L'incendio provocato sulla Roma – Civitavecchia

Sono diciassette le persone arrestate nell'ambito di quest'operazione effettuata dai carabinieri di Ostia. Quindici di loro sono state tradotte in carcere. La banda, composta prevalentemente da cittadini di origini romena, era capeggiata da un cittadino italiano che coordinava tutte le operazioni da eseguire.I furti avvenivano prevalentemente sempre nello stesso modo: il gruppo faceva dei buchi sugli oleodotti e si allacciava abusivamente alle condutture sotterranee con dei tubi di gomma lunghi anche 500 metri. Poi richiudeva i fori fatti con dei rametti e un po' di calce a presa rapida. Un'attività molto pericolosa, tanto che potrebbero essere stati sempre loro a provocare l'incendio che il primo dicembre 2018 si è sviluppato vicino all'autostrada Roma – Civitavecchia. Durante il furto di carburante, infatti, avrebbe fatto fuoriuscire del carburante che ha causato l'esplosione del pozzetto di ispezione della rete Eni. E infatti non sono accusati solo di favoreggiamento all'immigrazione clandestina e di furto di carburante, ma anche di aver potuto provocare un danno ambientale grave.

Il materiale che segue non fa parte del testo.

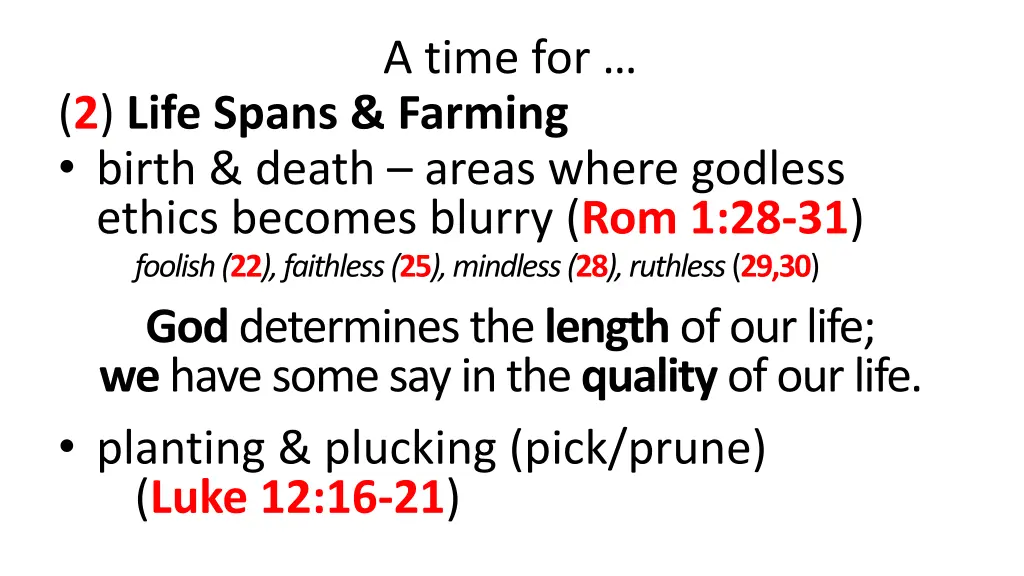 A time for …
(2) Life Spans & Farming
• birth & death – areas where godless ethics becomes blurry (Rom 1:28-31)
foolish (22), faithless (25), mindless (28), ruthless (29,30)

God determines the length of our life;
we have some say in the quality of our life.

• planting & plucking (pick/prune) (Luke 12:16-21)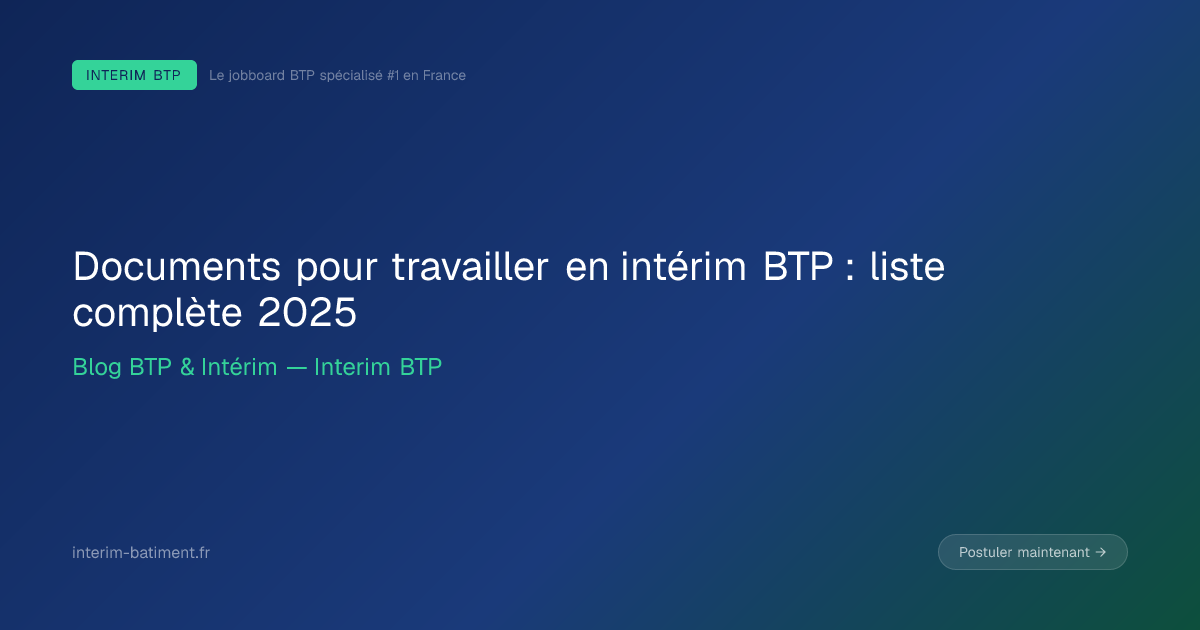 INTERIM BTP Le jobboard BTP spécialisé #1 en France

Documents pour travailler en intérim BTP : liste complète 2025

Blog BTP & Intérim — Interim BTP

interim-batiment.fr

Postuler maintenant →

La banda sgominata per uno scontrino

Le indagini per sgominare la banda di "vampiri del carburante" sono durate quattro mesi e sono state condotte tramite intercettazioni, pedinamenti e controlli nei confronti delle persone arrestate. Gli inquirenti sono risaliti a loro dopo aver trovato uno scontrino vicino a un oleodotto – di proprietà delle società Eni e Raffinerie di Roma Spa – che era stato svuotato di gran parte del carburante. Lo scontrino aveva stampata sopra la data del giorno del furto. Così gli investigatori sono riusciti a risalire al registratore di cassa e hanno visionato le relative telecamere, riuscendo a risalire a uno degli indagati. E, dopo di lui, sono riusciti a risalire a tutti i membri del gruppo.